Here is how I fixed the recipe. I added some tags to be removed because they are not part of the articles.

Newsweek Recipe Fix:

Code:

from calibre.web.feeds.news import BasicNewsRecipe
from collections import defaultdict

BASE = 'http://www.newsweek.com'


def href_to_url(a, add_piano=False):
    return BASE + a.get('href') + ('?piano_d=1' if add_piano else '')


def class_sels(*args):
    q = set(args)
    return dict(attrs={'class': lambda x: x and set(x.split()).intersection(q)})


class Newsweek(BasicNewsRecipe):

    title = 'Newsweek'
    __author__ = 'Kovid Goyal'
    description = 'Weekly news and current affairs in the US'
    language = 'en'
    encoding = 'utf-8'
    no_stylesheets = True
    requires_version = (1, 40, 0)

    keep_only_tags = class_sels(
        'article-header', 'article-body', 'header-image')

**INFORMATION PROVIDED**

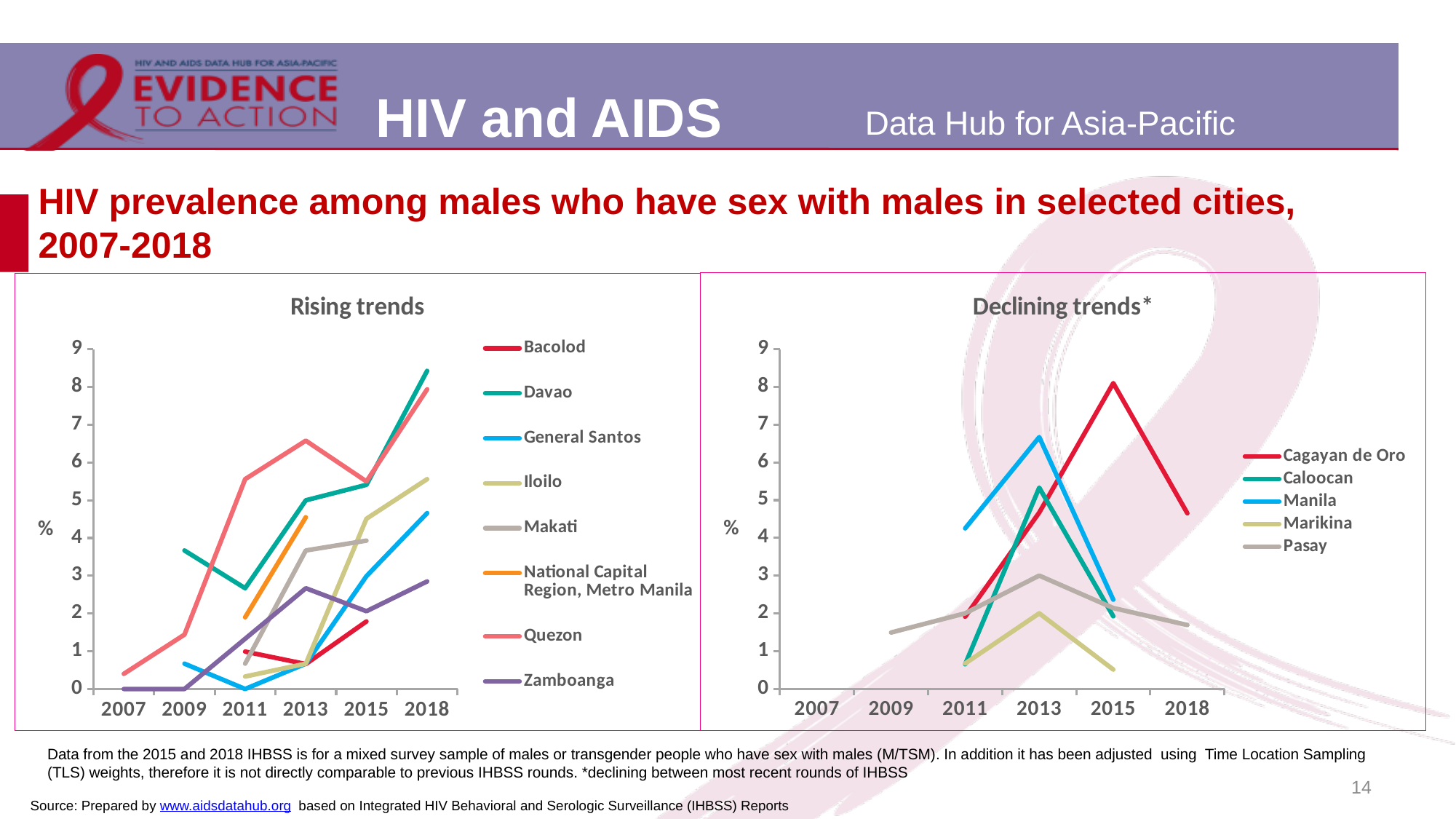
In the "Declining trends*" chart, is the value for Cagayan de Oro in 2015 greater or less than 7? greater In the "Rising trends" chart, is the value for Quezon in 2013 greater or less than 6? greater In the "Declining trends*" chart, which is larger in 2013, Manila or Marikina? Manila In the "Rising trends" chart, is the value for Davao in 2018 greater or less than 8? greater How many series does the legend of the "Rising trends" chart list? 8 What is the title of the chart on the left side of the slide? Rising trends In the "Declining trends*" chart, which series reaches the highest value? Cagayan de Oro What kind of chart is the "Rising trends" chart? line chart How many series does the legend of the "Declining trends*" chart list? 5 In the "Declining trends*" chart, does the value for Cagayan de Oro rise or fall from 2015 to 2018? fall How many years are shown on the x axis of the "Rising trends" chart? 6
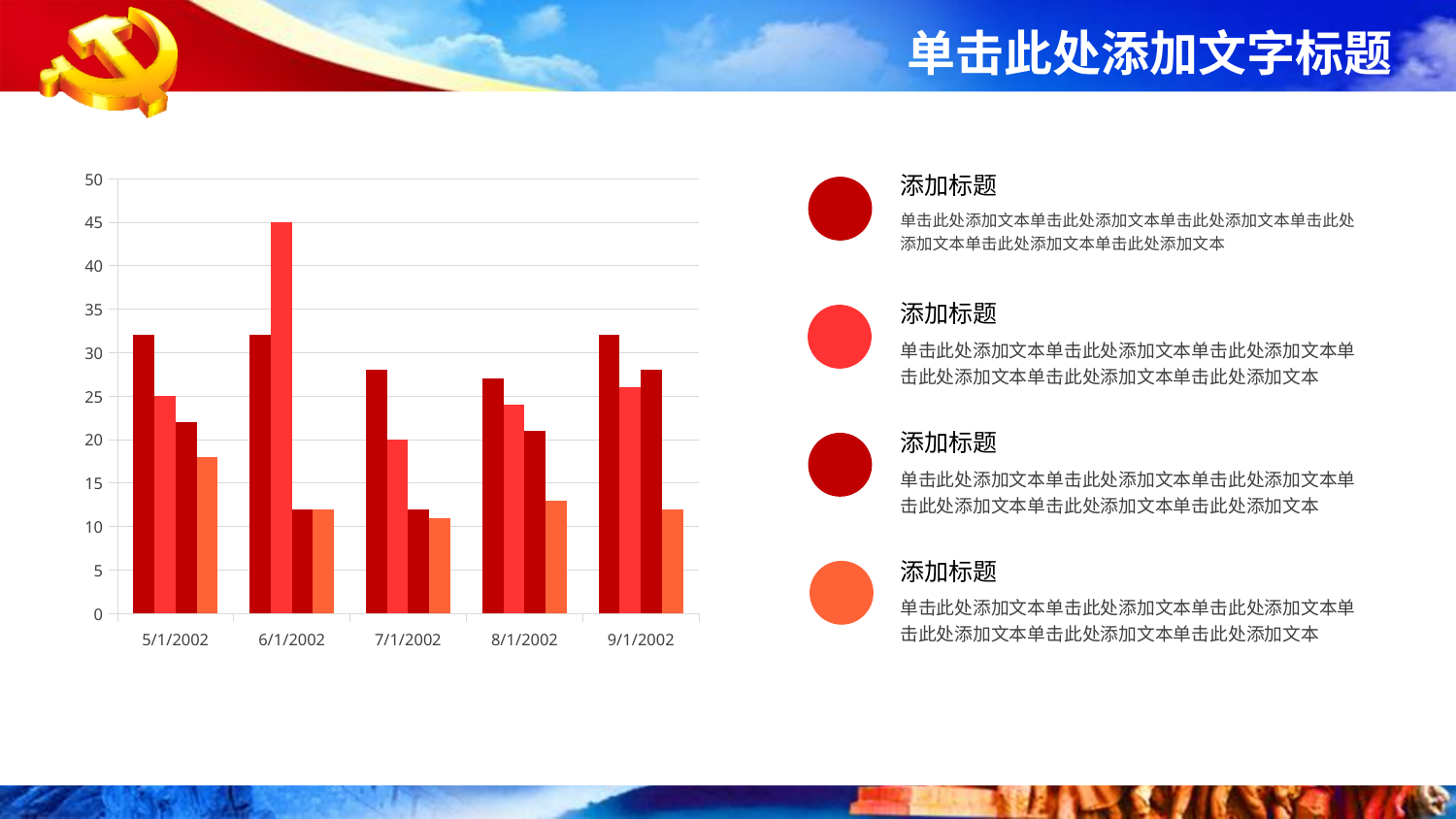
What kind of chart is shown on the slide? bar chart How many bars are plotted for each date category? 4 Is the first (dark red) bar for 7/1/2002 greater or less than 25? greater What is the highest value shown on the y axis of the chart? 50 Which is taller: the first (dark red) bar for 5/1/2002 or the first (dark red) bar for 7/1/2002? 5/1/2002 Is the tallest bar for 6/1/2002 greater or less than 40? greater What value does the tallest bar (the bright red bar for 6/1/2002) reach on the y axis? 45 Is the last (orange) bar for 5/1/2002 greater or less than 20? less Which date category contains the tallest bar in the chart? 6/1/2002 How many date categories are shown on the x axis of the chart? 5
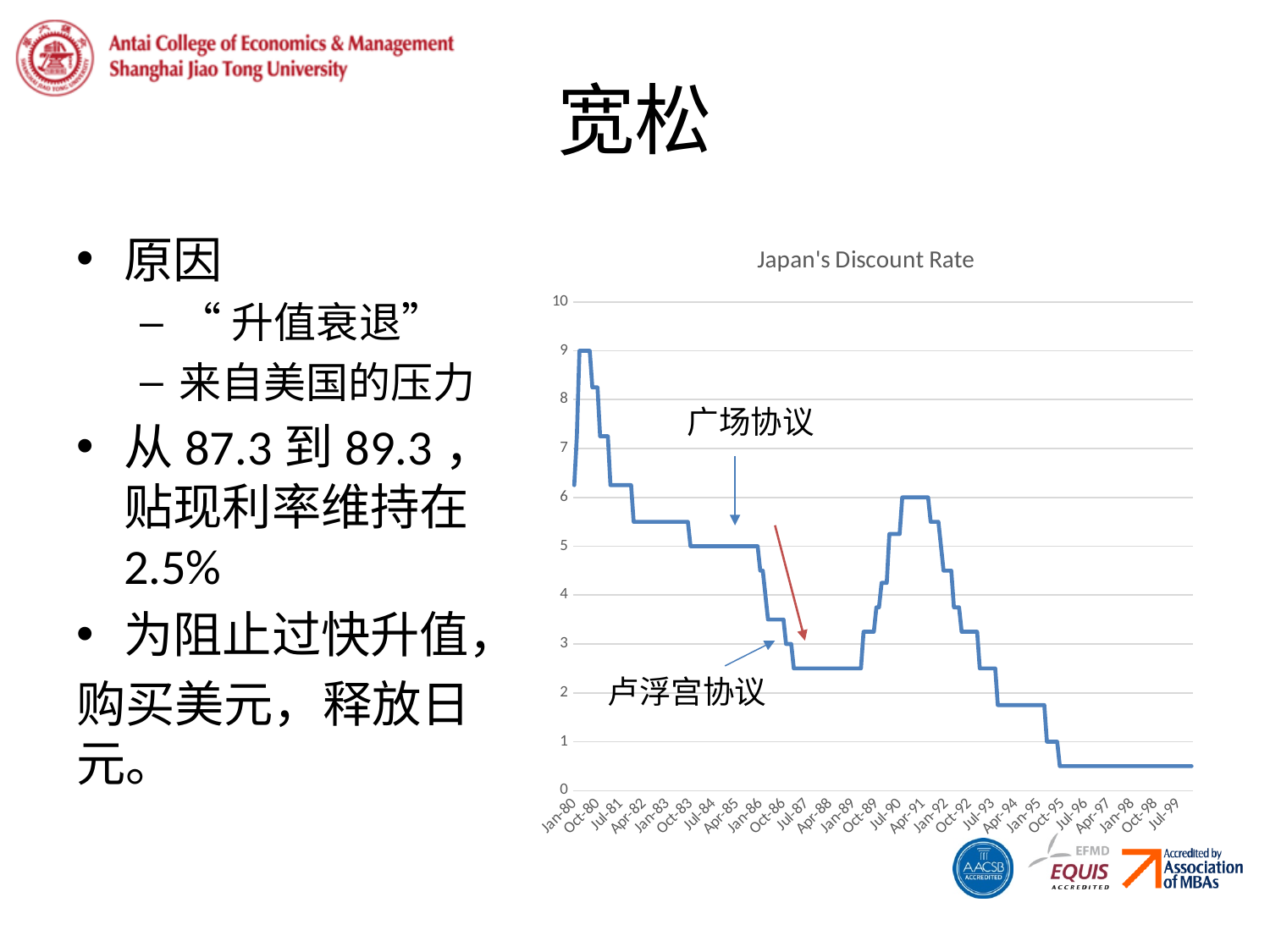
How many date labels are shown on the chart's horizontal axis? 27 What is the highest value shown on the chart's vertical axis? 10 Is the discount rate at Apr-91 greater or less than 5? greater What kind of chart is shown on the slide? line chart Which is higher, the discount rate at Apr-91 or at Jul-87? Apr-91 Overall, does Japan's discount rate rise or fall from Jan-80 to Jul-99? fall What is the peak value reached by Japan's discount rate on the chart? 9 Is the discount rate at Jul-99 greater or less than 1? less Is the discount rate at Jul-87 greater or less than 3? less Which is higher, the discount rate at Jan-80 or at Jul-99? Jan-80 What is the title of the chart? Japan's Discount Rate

**TASK REQUIREMENTS**
a - Answer these about the Newsweek recipe post:
(i) Why did the poster add tags to be removed?
(ii) What string does href_to_url append when add_piano is true?
(iii) What minimum version does the Newsweek class require?
b - Quote the Newsweek recipe post starting at "title = 'Newsweek'" and ending at "requires_version = (1, 40, 0)".

**SOLUTION SET**
a -
(i) Because they are not part of the articles.
(ii) '?piano_d=1'
(iii) (1, 40, 0)

b -
title = 'Newsweek'
    __author__ = 'Kovid Goyal'
    description = 'Weekly news and current affairs in the US'
    language = 'en'
    encoding = 'utf-8'
    no_stylesheets = True
    requires_version = (1, 40, 0)